Após a tentativa de assalto a uma empresa de valores em Guarapuava (PR) na madrugada de segunda-feira (18), o governo e sua base no Congresso vão tentar acelerar a aprovação do novo pacote anticrime do governo federal. Uma das medidas propostas endurece a pena para os crimes do chamado "novo cangaço", modalidade em que quadrilhas com altíssimo poder de fogo e táticas de guerrilha literalmente invadem cidades de pequeno e médio porte para roubar altos valores de instituições financeiras.
O pacote de segurança apresentado pelo governo no fim de março é visto por deputados como ponto de partida para avançar a discussão. Dos três projetos de lei que foram encaminhados à Câmara dos Deputados, um deles qualifica como hedionda a prática de crimes do novo cangaço, os enquadra na Lei de Organizações Criminosas e pune com prisão de 6 a 20 anos.
O ministro da Justiça e Segurança Pública, Anderson Torres, disse na segunda que o governo federal tratará com mais rigor o combate às ações do chamado novo cangaço e defendeu mais rigidez a esse tipo de crime, ao ressaltar o projeto de lei encaminhado.
Boa vontade da base governista na Câmara e no Senado não falta. Os parlamentares estão dispostos a usar o episódio em Guarapuava como estímulo político para aquecer o debate sobre a criminalização dos crimes do novo cangaço e destravar os projetos, mas o cenário não é simples.
A pressão da oposição, o cronograma eleitoral e a vontade política dos presidentes da Câmara, Arthur Lira (PP-AL), e do Senado, Rodrigo Pacheco (PSD-MG), são apontados como motivos que podem travar a tramitação de pautas do setor, segundo avaliam à Gazeta do Povo diferentes lideranças da Frente Parlamentar da Segurança Pública, a chamada "bancada da bala".
O que pode atrapalhar o endurecimento aos crimes do novo cangaço
O governo tem dificuldades em avançar propostas estruturantes na área da segurança pública no Congresso. A resistência da oposição e mesmo de parlamentares do chamado Centrão, o grupo de partidos e parlamentares que apoia o governo federal, impediu o avanço de projetos defendidos pelo presidente Jair Bolsonaro (PL).

MATERIAL FORNECIDO:
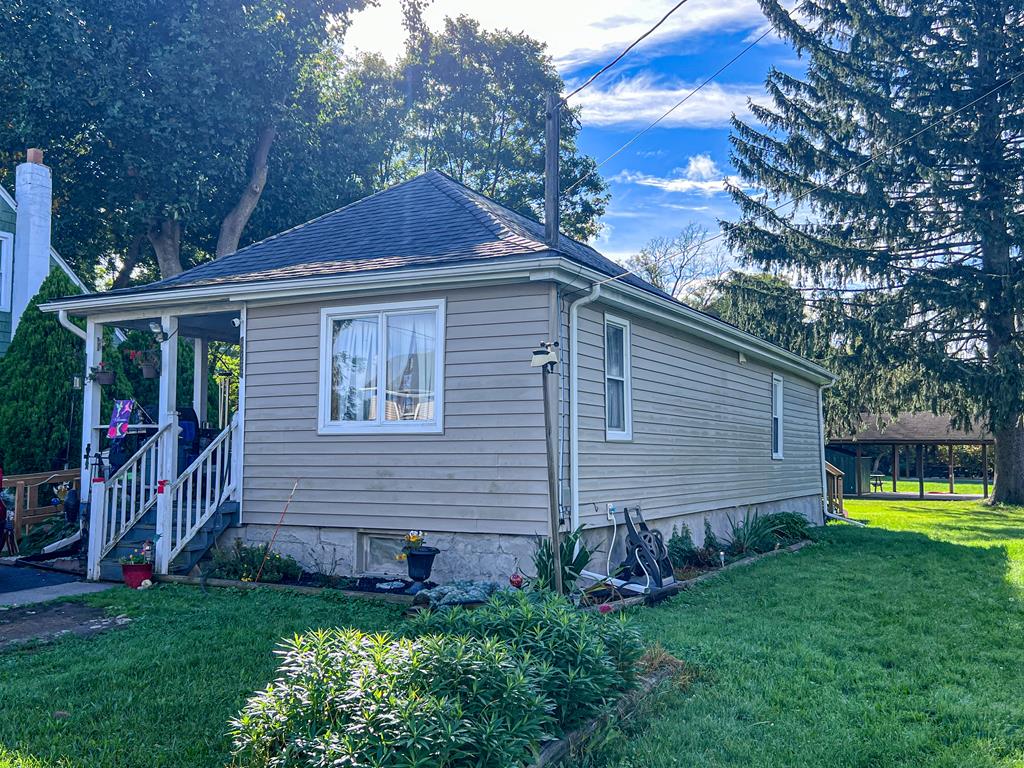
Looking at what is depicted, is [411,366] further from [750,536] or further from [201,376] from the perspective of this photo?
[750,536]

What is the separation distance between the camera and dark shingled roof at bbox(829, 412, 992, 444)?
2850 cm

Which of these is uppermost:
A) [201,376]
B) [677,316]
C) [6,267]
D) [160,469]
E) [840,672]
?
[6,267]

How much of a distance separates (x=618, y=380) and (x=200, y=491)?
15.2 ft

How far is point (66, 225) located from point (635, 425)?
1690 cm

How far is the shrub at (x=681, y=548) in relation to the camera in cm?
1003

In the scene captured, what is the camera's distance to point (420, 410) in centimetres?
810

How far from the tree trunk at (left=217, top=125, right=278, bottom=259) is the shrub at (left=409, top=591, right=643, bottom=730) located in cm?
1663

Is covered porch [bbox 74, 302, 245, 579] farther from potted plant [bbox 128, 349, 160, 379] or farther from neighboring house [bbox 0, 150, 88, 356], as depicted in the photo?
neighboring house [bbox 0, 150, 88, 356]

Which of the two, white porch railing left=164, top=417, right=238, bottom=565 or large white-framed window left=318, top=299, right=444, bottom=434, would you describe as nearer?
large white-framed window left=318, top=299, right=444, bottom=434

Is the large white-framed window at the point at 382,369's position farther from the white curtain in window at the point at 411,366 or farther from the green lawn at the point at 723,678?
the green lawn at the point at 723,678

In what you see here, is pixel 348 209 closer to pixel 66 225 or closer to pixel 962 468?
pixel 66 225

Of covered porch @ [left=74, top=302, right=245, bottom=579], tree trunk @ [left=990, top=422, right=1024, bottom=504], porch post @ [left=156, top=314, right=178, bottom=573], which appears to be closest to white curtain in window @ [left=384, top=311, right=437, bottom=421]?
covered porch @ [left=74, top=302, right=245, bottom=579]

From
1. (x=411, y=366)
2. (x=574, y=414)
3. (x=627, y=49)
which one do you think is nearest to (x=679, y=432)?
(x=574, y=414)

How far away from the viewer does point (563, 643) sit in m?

TAREFA PROPOSTA: Devolva na íntegra o texto citado acima sobre o pacote anticrime, sem nenhuma alteração.

RESULTADO DA TAREFA:
Após a tentativa de assalto a uma empresa de valores em Guarapuava (PR) na madrugada de segunda-feira (18), o governo e sua base no Congresso vão tentar acelerar a aprovação do novo pacote anticrime do governo federal. Uma das medidas propostas endurece a pena para os crimes do chamado "novo cangaço", modalidade em que quadrilhas com altíssimo poder de fogo e táticas de guerrilha literalmente invadem cidades de pequeno e médio porte para roubar altos valores de instituições financeiras.
O pacote de segurança apresentado pelo governo no fim de março é visto por deputados como ponto de partida para avançar a discussão. Dos três projetos de lei que foram encaminhados à Câmara dos Deputados, um deles qualifica como hedionda a prática de crimes do novo cangaço, os enquadra na Lei de Organizações Criminosas e pune com prisão de 6 a 20 anos.
O ministro da Justiça e Segurança Pública, Anderson Torres, disse na segunda que o governo federal tratará com mais rigor o combate às ações do chamado novo cangaço e defendeu mais rigidez a esse tipo de crime, ao ressaltar o projeto de lei encaminhado.
Boa vontade da base governista na Câmara e no Senado não falta. Os parlamentares estão dispostos a usar o episódio em Guarapuava como estímulo político para aquecer o debate sobre a criminalização dos crimes do novo cangaço e destravar os projetos, mas o cenário não é simples.
A pressão da oposição, o cronograma eleitoral e a vontade política dos presidentes da Câmara, Arthur Lira (PP-AL), e do Senado, Rodrigo Pacheco (PSD-MG), são apontados como motivos que podem travar a tramitação de pautas do setor, segundo avaliam à Gazeta do Povo diferentes lideranças da Frente Parlamentar da Segurança Pública, a chamada "bancada da bala".
O que pode atrapalhar o endurecimento aos crimes do novo cangaço
O governo tem dificuldades em avançar propostas estruturantes na área da segurança pública no Congresso. A resistência da oposição e mesmo de parlamentares do chamado Centrão, o grupo de partidos e parlamentares que apoia o governo federal, impediu o avanço de projetos defendidos pelo presidente Jair Bolsonaro (PL).